Le harcèlement sexiste peut ainsi prendre des formes diverses comme des sifflements ou des commentaires sur le physique, non punis par la loi, ou des injures, punies par la loi. Les violences sexuelles sont pour leur part définies par la loi dans toutes leurs manifestations. Elles recouvrent l’exhibition et le harcèlement sexuel ainsi que les agressions sexuelles (mains aux fesses, «frottements», etc.) dont le viol.


Le harcèlement de rue pourrait donc être défini comme l'ensemble des comportements répétés, non sollicités, irrespectueux, menaçants et/ou agressifs, s’exprimant dans l’espace public à l’égard de certaines catégories de personnes, du fait de leur genre ou de leur apparence physique ou vestimentaire.


Ce phénomène touche plus particulièrement les filles et les jeunes femmes, l’impact négatif de ce continuum de violences sur leur vie quotidienne est important (sentiment d’insécurité dans l’espace public, freins à la mobilité, injonctions vestimentaires et de comportements, peur d’être jugée sur son apparence, sa sexualité ou sa capacité à plaire aux hommes, etc.), comme sur le vivre ensemble (frein à la sociabilité, renforcement des stéréotypes de sexe, etc.), et le maintien des inégalités et des discriminations entre les femmes et les hommes.


Bien que massif, le phénomène est mal connu et largement minimisé ou normalisé. Aussi, dans ce premier Avis institutionnel sur le sujet, le HCEfh avait appelé à une action déterminée de l’Etat et des collectivités territoriales.


C'est donc dans cette continuité que semble s'inscrire l'annonce du 12 septembre 2017.


Toute la difficulté du harcèlement de rue repose sur le fait que bien souvent la même victime va subir les propos ou comportements irrespectueux, menaçants ou agressifs de plusieurs individus et que c'est l’accumulation de propos ou comportements à caractère sexiste qui va constituer un harcèlement: mais alors comment imputer à un seul individu une situation de harcèlement causée par plusieurs ?


Il apparait clairement qu'un nouveau texte risque de se heurter à de grandes difficultés d’application et de preuve. Comment prouver un sifflement ? Comment prouver une insulte lorsqu’il n’y a pas de témoin ? Comment identifier l’auteur inconnu de ce comportement ?

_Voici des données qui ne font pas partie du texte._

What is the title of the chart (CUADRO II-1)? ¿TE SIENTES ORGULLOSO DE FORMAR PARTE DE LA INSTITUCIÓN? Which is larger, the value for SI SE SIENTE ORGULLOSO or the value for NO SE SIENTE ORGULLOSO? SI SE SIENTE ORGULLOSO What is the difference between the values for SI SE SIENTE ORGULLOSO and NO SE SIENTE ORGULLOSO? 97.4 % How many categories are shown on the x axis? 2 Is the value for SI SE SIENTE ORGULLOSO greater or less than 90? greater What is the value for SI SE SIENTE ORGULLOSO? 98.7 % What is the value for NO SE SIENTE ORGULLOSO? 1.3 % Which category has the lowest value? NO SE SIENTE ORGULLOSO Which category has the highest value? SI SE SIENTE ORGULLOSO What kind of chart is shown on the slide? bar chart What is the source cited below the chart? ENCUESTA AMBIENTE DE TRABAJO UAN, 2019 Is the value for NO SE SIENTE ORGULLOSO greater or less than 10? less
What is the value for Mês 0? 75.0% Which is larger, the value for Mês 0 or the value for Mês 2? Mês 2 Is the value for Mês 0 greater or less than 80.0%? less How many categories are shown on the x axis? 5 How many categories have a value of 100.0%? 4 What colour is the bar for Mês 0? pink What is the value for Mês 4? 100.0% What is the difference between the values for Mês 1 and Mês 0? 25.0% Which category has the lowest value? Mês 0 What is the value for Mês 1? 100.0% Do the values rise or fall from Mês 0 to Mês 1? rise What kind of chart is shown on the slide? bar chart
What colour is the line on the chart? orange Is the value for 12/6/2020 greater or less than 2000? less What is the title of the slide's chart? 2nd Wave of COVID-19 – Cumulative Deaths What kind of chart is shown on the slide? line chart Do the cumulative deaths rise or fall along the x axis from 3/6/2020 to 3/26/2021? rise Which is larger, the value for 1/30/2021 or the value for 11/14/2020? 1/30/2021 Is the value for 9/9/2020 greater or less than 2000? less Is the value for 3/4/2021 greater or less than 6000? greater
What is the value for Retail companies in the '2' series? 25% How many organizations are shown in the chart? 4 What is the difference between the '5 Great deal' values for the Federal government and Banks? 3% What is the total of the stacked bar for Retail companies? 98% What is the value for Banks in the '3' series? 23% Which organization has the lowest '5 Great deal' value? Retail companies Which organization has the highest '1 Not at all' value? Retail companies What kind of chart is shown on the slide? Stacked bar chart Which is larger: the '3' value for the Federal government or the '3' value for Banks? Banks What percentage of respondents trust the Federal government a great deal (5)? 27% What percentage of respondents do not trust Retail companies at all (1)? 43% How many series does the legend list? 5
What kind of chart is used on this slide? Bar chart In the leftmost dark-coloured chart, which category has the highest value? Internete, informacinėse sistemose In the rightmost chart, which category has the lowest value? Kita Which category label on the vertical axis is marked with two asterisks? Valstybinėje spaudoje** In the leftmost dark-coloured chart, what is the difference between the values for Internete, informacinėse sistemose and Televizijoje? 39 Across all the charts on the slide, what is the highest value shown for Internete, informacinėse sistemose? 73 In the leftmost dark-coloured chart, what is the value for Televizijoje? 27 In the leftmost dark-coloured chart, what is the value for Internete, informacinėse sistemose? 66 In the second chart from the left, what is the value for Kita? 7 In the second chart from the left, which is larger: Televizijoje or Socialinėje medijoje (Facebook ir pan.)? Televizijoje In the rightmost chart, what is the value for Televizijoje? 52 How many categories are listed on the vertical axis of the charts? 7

Par ailleurs, pour dresser une contravention, il faut que l'agent verbalisateur, techniquement, puisse constater l'infraction et ce ne sera pas le cas si une femme vient le trouver en lui rapportant ce qu'elle vient de subir. Aussi, à moins d'un flagrant délit ou de la présence de témoins oculaires sur place, l'infraction de harcèlement de rue va être difficile à constater et à sanctionner valablement.